İstinafa ilişkin hükümde temyizden (CMK 307/4) farklı olarak “yalnız” kelimesine yer verilmemişti. Değişiklikle eksiklik giderilmiştir.
Böylece, ilk derece mahkemesinin hükmüne karşı yapılan istinaf başvurularının hepsi sanık lehine ise, sonuç ceza ağırlaştırılamayacaktır. Buna karşılık, sanık aleyhine bir istinaf başvurusu varsa, cezanın ağırlaştırılması mümkündür.
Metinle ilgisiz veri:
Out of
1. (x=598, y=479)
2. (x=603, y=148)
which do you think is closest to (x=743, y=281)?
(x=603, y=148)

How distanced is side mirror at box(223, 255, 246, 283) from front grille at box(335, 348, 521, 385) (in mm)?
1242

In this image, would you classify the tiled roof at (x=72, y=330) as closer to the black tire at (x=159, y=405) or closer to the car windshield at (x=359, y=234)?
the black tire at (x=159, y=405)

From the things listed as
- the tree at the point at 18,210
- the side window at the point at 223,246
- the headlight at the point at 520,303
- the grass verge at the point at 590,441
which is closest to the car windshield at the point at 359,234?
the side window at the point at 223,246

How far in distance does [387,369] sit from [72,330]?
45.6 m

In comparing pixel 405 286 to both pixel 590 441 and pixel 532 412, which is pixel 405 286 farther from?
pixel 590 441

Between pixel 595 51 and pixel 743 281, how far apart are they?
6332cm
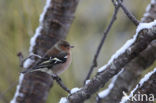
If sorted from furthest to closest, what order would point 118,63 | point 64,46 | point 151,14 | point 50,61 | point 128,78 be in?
point 64,46 < point 50,61 < point 151,14 < point 128,78 < point 118,63

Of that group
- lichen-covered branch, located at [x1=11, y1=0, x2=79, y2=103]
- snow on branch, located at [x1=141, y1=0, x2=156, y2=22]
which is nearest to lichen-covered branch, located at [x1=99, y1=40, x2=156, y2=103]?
snow on branch, located at [x1=141, y1=0, x2=156, y2=22]

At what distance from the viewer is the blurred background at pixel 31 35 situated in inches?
127

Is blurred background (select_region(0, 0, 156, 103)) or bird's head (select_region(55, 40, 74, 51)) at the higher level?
blurred background (select_region(0, 0, 156, 103))

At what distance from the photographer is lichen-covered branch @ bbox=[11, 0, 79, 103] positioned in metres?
2.29

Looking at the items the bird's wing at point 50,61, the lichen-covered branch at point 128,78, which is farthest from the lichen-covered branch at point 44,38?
the lichen-covered branch at point 128,78

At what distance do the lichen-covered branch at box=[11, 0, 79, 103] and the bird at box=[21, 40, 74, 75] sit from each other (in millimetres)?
78

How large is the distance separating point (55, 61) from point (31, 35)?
445 millimetres

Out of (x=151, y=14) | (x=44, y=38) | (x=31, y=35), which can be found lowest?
(x=151, y=14)

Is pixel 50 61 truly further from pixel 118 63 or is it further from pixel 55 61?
pixel 118 63

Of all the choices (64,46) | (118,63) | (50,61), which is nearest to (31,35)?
(64,46)

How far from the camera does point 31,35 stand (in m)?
3.04

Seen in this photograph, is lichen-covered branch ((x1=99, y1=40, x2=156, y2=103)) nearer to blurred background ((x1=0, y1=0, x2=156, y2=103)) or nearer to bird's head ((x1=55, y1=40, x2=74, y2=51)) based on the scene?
bird's head ((x1=55, y1=40, x2=74, y2=51))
Aynı sonuç, CMK 265 uyarınca Cumhuriyet savcısının sanık lehine yaptığı kanun yolu başvurusu açısından da geçerlidir.
Direnme yasağı
Bölge Adliye Mahkemesi karar ve hükümlerine karşı direnme yasağı getirmiştir (CMK 284). İtiraz ve temyize ilişkin hükümler saklı kalmak kaydıyla, Bölge Adliye Mahkemesi kararlarına karşı herhangi bir kanun yoluna gidilemez.
Buna karşılık Yargıtay‟ın bozma kararlarına karşı BAM ceza dairesinin (ve ilk derece mahkemesinin) direnme hakkı korunmuştur (CMK 307/3).
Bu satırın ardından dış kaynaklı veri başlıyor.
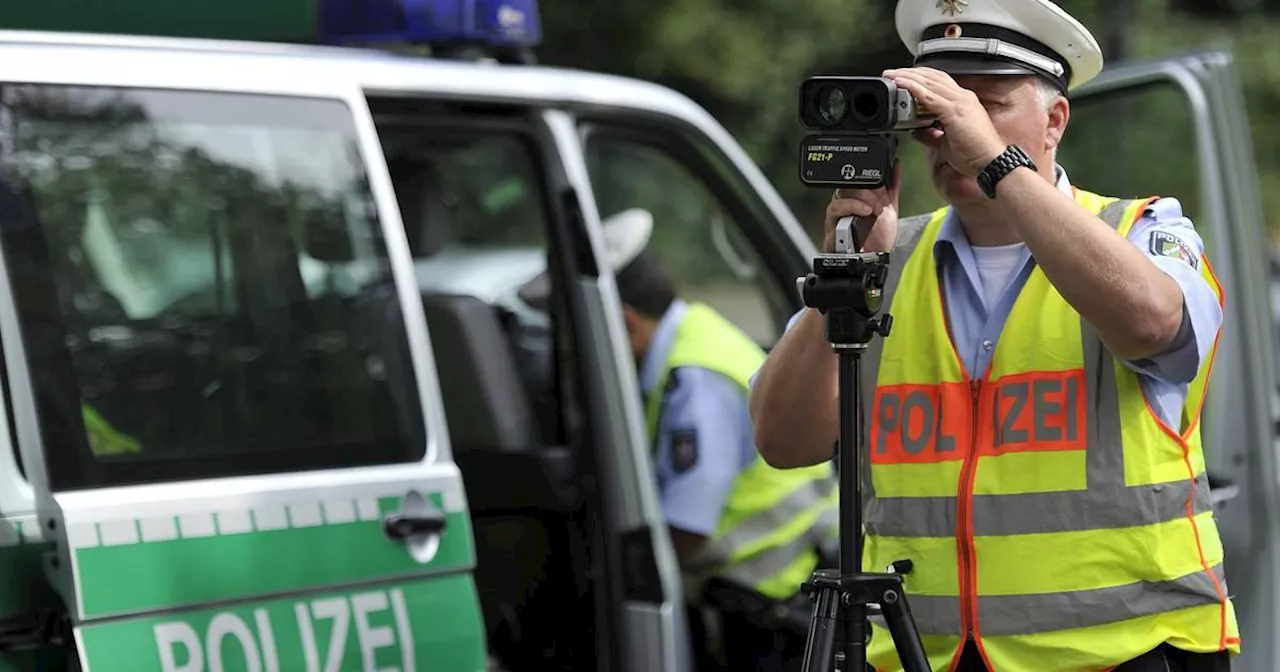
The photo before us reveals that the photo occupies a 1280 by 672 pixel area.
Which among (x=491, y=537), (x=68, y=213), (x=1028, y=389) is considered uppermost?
(x=68, y=213)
BAM Cumhuriyet Başsavcılığının itiraz yetkisi
BAM ceza dairesi tarafından verilen ve temyiz yolu kapalı olduğu için kesinleşen hükümlerde hata bulunduğu sonradan fark edilirse, bu kararlara karşı olağan üstü kanun yolları uygulanamıyordu. CMK 308 Yargıtay daireleri tarafından verilen kararları kapsadığı için, sadece CMK 272/2 uyarınca verildiği sırada kesin olan kararlara karşı CMK 309/1 uygulanabiliyordu.
Uygulamacıların yoğun isteği üzerine 2017-7035 sayılı Kanunla CMK 308/A madde eklendi. Buna göre, BAM ceza dairelerinin kesin nitelikteki kararlarına karşı BAM Cumhuriyet Başsavcılığı, re‟sen veya istem üzerine, kararın kendisine verildiği tarihten itibaren otuz gün içinde kararı veren daireye itiraz edebilir. Sanığın lehine itirazda süre aranmaz.
Daire bu itiraz üzerine mümkün olan en kısa sürede itirazı inceler ve yerinde görürse, kararını düzeltir, aksi halde itirazı reddeder. İtirazın reddi kararı kesindir (CMK 308/A).